* **TASK TO COMPLETE**
Could you reproduce the lines below from the one with "event: sigmoid" through the one with "sigmoid: [313, 191, 336, 209]"? Keep both ends and add nothing.
[DATA SUPPLIED — start]
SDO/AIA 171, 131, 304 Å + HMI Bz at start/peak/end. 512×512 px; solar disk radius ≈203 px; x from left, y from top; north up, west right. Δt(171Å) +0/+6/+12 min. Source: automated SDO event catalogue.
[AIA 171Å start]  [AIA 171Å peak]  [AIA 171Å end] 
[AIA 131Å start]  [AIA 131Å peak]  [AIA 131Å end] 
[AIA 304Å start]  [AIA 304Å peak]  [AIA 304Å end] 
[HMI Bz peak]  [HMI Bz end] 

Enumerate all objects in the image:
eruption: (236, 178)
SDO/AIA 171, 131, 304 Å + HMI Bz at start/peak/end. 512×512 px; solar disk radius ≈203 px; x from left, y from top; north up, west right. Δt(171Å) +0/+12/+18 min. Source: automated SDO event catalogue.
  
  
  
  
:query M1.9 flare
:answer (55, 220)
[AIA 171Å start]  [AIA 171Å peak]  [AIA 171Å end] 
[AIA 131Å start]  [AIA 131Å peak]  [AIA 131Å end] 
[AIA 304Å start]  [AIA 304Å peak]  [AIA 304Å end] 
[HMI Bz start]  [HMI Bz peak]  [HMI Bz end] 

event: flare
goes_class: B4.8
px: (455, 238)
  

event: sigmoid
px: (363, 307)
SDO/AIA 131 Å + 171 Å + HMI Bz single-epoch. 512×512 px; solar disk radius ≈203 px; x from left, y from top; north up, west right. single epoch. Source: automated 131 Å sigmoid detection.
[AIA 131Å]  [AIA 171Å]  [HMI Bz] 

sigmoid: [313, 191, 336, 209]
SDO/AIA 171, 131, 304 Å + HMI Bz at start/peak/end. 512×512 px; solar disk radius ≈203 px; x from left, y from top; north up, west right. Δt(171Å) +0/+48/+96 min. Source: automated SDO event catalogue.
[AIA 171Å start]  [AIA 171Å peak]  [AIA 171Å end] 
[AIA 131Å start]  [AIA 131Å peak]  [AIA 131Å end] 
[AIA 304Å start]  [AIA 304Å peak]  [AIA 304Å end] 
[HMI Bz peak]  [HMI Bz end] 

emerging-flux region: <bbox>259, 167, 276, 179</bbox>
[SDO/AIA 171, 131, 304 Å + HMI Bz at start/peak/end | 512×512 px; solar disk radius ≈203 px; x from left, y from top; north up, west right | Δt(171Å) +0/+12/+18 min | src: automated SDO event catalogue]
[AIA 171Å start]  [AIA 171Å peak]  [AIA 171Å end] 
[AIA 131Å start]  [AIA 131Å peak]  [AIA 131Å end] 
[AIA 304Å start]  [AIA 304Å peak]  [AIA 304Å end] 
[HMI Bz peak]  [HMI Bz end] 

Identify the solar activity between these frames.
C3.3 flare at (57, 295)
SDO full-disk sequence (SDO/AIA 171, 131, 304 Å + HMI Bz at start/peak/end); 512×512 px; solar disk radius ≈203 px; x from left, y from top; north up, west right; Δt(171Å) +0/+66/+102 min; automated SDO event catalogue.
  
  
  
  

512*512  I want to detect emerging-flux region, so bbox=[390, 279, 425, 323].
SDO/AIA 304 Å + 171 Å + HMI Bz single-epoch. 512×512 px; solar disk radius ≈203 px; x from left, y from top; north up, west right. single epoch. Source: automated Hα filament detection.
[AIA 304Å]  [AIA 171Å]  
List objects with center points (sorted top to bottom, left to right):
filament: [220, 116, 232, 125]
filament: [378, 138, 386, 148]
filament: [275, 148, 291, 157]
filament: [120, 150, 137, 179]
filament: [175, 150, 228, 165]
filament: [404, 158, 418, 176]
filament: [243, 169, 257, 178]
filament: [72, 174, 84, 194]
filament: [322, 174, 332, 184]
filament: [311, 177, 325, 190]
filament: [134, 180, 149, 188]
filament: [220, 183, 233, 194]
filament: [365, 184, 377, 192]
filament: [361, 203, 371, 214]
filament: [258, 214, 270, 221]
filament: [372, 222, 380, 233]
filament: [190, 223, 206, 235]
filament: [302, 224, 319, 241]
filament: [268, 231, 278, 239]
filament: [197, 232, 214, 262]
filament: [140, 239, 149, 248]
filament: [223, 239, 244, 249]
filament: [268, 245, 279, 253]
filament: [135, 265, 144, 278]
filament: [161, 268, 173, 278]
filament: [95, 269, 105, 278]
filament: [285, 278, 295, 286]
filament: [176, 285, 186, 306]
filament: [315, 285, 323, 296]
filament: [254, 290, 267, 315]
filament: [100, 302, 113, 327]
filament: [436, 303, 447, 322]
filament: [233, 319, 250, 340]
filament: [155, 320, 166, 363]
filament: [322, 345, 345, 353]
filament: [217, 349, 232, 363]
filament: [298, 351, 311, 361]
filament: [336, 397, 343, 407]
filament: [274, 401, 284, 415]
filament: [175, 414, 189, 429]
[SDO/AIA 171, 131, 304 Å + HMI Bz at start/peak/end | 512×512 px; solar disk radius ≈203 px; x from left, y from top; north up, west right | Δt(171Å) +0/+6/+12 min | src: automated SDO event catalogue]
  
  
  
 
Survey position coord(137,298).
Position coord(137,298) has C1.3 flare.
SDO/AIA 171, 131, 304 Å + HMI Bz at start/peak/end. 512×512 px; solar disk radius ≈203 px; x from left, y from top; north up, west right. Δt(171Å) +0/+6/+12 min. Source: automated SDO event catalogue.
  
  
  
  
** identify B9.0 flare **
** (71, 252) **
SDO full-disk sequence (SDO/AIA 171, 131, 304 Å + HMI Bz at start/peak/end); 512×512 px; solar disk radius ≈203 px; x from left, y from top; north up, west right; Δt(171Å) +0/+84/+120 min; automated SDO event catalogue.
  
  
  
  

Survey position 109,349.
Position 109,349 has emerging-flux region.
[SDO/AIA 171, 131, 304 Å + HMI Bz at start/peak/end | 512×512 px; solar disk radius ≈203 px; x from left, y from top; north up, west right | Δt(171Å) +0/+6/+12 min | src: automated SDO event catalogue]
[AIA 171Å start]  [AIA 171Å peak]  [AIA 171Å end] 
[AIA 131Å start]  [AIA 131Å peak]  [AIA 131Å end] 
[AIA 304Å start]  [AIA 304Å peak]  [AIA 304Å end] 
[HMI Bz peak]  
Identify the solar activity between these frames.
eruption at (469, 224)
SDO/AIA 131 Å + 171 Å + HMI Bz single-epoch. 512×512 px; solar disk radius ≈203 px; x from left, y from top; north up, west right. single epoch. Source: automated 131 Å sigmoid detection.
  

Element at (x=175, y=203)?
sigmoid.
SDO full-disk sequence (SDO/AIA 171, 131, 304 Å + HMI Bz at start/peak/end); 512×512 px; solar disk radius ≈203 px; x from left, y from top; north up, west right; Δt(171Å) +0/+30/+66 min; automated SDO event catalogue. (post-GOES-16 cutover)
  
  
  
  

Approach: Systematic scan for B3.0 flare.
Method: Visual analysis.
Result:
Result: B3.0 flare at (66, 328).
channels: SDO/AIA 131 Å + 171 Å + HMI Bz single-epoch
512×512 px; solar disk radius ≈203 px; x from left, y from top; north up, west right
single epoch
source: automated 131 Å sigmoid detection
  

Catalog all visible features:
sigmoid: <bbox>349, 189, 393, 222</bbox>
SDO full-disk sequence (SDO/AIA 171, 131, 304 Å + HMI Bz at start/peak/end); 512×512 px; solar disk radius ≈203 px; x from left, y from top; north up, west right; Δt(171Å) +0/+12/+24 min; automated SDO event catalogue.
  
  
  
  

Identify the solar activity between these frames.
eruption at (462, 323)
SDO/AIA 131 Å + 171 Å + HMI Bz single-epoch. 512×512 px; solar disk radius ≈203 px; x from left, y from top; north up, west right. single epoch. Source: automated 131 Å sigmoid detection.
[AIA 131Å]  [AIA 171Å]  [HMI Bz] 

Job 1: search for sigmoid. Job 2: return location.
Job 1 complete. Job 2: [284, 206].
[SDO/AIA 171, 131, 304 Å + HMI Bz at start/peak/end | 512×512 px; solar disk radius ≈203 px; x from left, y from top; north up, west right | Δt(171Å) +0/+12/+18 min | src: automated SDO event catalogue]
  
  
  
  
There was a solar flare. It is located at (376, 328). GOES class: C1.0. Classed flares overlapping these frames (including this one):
[DATA SUPPLIED — finish]
* **TASK SOLUTION**
event: sigmoid
px: (363, 307)
SDO/AIA 131 Å + 171 Å + HMI Bz single-epoch. 512×512 px; solar disk radius ≈203 px; x from left, y from top; north up, west right. single epoch. Source: automated 131 Å sigmoid detection.
[AIA 131Å]  [AIA 171Å]  [HMI Bz] 

sigmoid: [313, 191, 336, 209]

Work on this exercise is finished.